I've seen somebody on here do it with his hands, but I just use my fillet knife.

Just get it started with the skin down at whichever end you feel comfortable with. Then I like to just move the blade in a jigsaw motion, while pulling the skin toward the knife.

Works for me.

The fillets we get are really big, so I like to split them in half lengthwise first--makes it easier all around. See "Smoked Salmon" in my signature, and you can see what I mean.

Bear


----------



## jonboat (Mar 28, 2011)

Bearcarver said:


> Not saying anyone else is wrong, but I remove the skin & never use foil.
> 
> I do both of these things for the same reason---"I am a smoke hound".
> 
> ...




Sounds great to me - I'm a bit of a smoke hound too.... BUT...  how on earth do you get the meat off the rack when it's done without it going to pieces?

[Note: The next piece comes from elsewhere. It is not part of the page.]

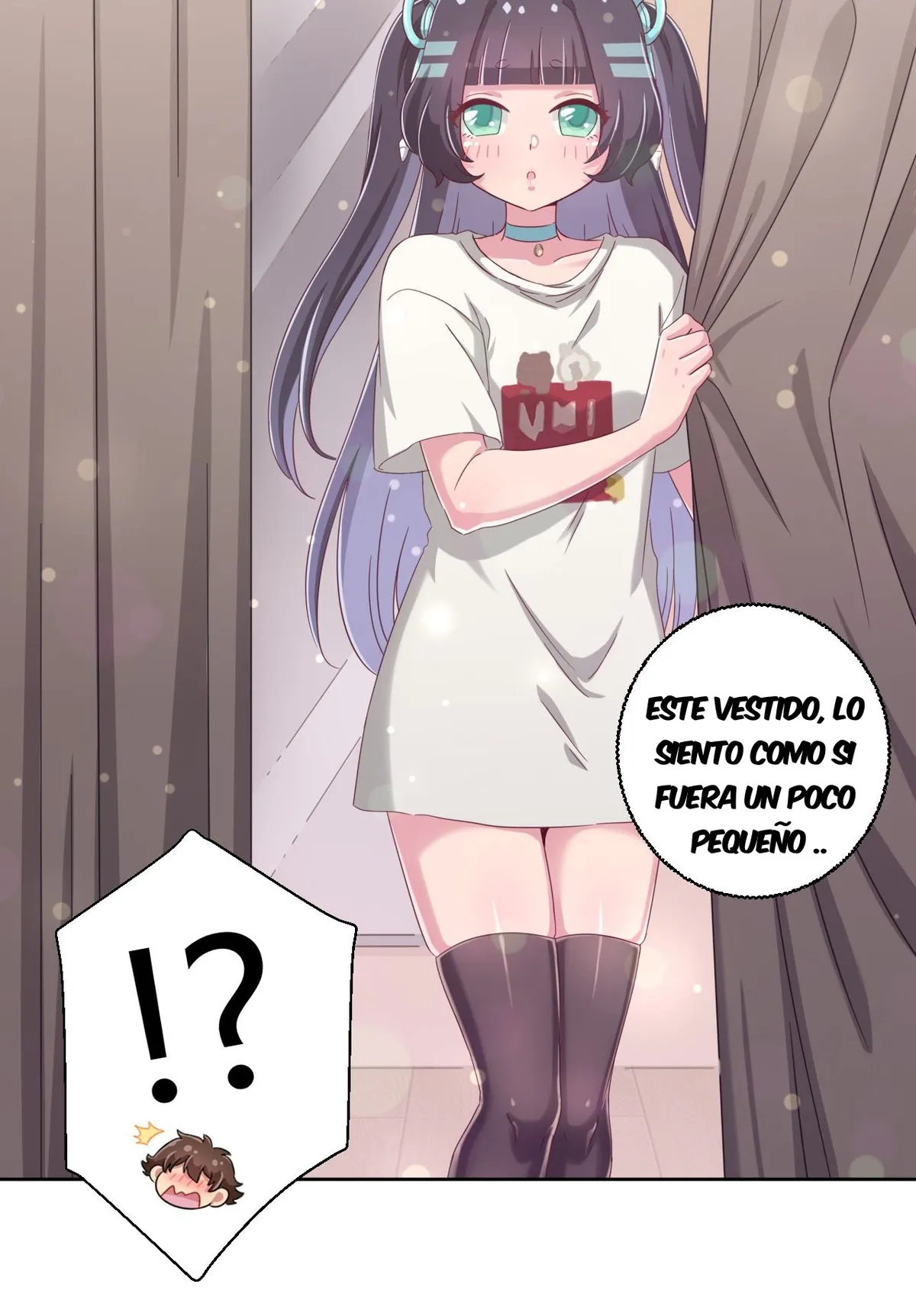 God Gave Me This Awkward Superpower, What Is It For? Capítulo 35 en Línea - página 28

That's my single biggest problem with fish on a grate of any sort (bake, broil, smoke) so I've always left the skin on if I do the filleting, and if someone else cleans the fish and takes the skin off, I've always used foil.

Any tips on how to cook fish on a grate/rack without skin or foil, and not have it fall apart would be greatly appreciated - more smoke is a good thing as far as I'm concerned.


----------



## Bearcarver (Mar 28, 2011)

Jonboat said:


> Sounds great to me - I'm a bit of a smoke hound too.... BUT...  how on earth do you get the meat off the rack when it's done without it going to pieces?
> 
> That's my single biggest problem with fish on a grate of any sort (bake, broil, smoke) so I've always left the skin on if I do the filleting, and if someone else cleans the fish and takes the skin off, I've always used foil.
> 
> Any tips on how to cook fish on a grate/rack without skin or foil, and not have it fall apart would be greatly appreciated - more smoke is a good thing as far as I'm concerned.


The only things I do are:

#1   I spray the racks real good with a non-stick spray, like Pam, before putting the pieces on.

#2   I smoke my Salmon harder than most people, because mine is for snacking, and not for Dinner, so they don't fall apart very easy.

#3   Many pieces still stick, so I use an old metal spatula I stole from Mrs Bear, to slide under the pieces that are stuck too good.

Bear


----------



## porked (Mar 28, 2011)

What Bear didn't tell you is that when he's done smoking some salmon, he should send a nice sized sample to his Buddy in Jersey.


----------



## Bearcarver (Mar 28, 2011)

Porked said:


> What Bear didn't tell you is that when he's done smoking some salmon, he should send a nice sized sample to his Buddy in Jersey.


LOL---One of my best Vietnam buddies works at the post office.

That package would be intercepted, in a search & devour mission!

Bear


----------



## jonboat (Mar 29, 2011)

Thanks Bear.  I just may give it a try on my next batch.  I tend to like my smoked salmon/trout very "done", like you, more for snacking or adding to recipes than having as a main dish for dinner.


----------



## blackpepper (Mar 29, 2011)

How long do you air dry to get the pellicle?


----------



## Bearcarver (Mar 29, 2011)

Blackpepper said:


> How long do you air dry to get the pellicle?


Don't know who that question is for, but I usually put my fish on my racks overnight (in my meat fridge) before smoking (uncovered), to get some pellicle, and then if it doesn't have enough, I put it in the smoker for the first hour at 120˚ or 130˚ without smoke. That usually gives it a good pellicle.

I never used a fan, but I imagine the speed of the fan, and the humidity in the air would have something to do with how long that kind of air drying would take.

Bear


----------